September’s showy set: Hydrangea paniculata Phantom

Luxuriant mophead flowers are produced on plants that will need an acid soil to maintain the rich, deep colour. 

If your sol is limey or alkaline the flowers will surely fade to a more pink/purple.

Counteract this if you want, by adding Aluminium Sulphate regularly or alternatively grow it in a container or pot where you can control the growing medium and keep the pH right by using an ericaceous compost.

But it’s not actually ‘Deep Purple Dance’ that I want to describe to you, no, it’s the panicuulata type of Hydrangeas that I sat down today to write about, because if you are one of those who claims to hate the traditional mophead type you will simply ignore ‘Deep Purple Dance’ as just another colour of something you don’t like. 

For the record I don’t think anyone can hate them, I think you just haven’t learned to love them yet, I’m sure in time you will, perhaps you just haven’t met the right one.

September’s showy set: Hydrangea paniculata Phantom

Back to Hydrangea paniculata and what I want to tell you about it.

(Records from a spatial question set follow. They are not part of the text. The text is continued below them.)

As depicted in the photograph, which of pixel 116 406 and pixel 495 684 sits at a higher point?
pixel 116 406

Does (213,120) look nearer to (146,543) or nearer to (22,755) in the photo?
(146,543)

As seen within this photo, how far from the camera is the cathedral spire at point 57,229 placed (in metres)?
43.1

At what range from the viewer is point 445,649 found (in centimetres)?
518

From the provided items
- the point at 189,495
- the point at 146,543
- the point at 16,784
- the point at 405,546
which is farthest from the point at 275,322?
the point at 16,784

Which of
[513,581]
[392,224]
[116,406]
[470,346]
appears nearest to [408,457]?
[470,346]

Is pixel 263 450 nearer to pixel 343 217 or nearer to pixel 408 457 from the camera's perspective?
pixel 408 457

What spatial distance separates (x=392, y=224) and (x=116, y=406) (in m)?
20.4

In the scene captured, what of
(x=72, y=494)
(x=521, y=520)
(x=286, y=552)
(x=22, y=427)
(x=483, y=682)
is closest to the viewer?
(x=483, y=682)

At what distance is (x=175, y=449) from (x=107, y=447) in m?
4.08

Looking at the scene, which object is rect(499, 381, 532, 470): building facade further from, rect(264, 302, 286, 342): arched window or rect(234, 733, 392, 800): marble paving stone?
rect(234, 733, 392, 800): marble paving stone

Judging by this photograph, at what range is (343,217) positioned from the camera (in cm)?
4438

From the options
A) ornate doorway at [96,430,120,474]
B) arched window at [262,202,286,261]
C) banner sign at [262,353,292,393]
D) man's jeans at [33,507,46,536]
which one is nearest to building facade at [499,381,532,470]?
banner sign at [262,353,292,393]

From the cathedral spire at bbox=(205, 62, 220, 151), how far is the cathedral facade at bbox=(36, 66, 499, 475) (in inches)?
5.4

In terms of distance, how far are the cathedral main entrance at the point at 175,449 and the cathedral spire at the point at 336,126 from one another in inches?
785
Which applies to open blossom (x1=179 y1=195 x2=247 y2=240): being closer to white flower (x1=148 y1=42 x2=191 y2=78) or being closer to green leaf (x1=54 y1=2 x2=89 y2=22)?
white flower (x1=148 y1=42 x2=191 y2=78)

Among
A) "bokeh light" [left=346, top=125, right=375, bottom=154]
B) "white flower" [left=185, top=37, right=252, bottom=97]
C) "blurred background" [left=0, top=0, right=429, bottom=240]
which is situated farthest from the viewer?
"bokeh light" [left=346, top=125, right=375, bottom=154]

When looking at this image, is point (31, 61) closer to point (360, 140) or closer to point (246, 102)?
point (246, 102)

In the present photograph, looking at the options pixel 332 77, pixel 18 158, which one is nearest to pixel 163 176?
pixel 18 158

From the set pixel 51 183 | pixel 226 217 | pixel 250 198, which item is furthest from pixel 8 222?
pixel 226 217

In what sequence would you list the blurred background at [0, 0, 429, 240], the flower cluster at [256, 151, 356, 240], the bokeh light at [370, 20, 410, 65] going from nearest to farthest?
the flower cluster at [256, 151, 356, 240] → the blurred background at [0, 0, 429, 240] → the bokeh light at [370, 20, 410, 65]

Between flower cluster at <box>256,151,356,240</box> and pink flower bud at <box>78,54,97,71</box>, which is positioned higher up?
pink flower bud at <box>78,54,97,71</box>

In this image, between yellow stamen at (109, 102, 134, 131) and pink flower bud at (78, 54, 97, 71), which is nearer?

Well, this is the right one for the non-lovers to meet. 

Neither a lacecap nor mophead, these are different. 

Referred to as Panicled Hydrangeas, this species is native to South East China and Russia. 

What makes them so spectacular is their pure white blooms. 

Many cultivars are available with many new types bred each year, but do keep an eye out for ‘Candle Light’ and ‘Vanilla Fraise’ both which turn pink from the bottom up as the flower goes into old age during September and October.

‘Phantom’ though, is the one that for me, steals the show. 

Flowers the same size as a big stick of pure white candy floss are produced throughout late summer and early autumn. 

It’s hard to describe this plant and its flowers without looking for more and more superlatives.

September’s showy set: Hydrangea paniculata Phantom

Showy, flouncy, stunning, breathtaking, any or all of these could be used to describe this true beauty of the outdoors at this time of the year. 

It will get big and like most show offs, it will need space and won’t want to be fenced in and contained amongst other plants.

Allow it at least 2.5metres in width for the stems to fall over with their huge blooms. 

No need to stake it though as, unlike ‘Annabelle’ which can all fall over in high winds or after a heavy downpour, its stems are strong and quite rigid. 

Some will lean over but more will stay upright, creating the effect of a nice large rounded shrub.

If you are already converted to Hydrangeas then do try and find space for at least one of the paniculatas, but preferably more, and believe me, you will wonder how you survived Septembers without them before.

If you are not yet one of the believers, then do yourself a favour and acquaint yourself with one of the many cultivars of Panicled Hydrangeas. 

If not one of the ones mentioned then try, ‘Limelight’, ‘Kyushu’, or ‘Early Sensation’ and enjoy late summer like never before.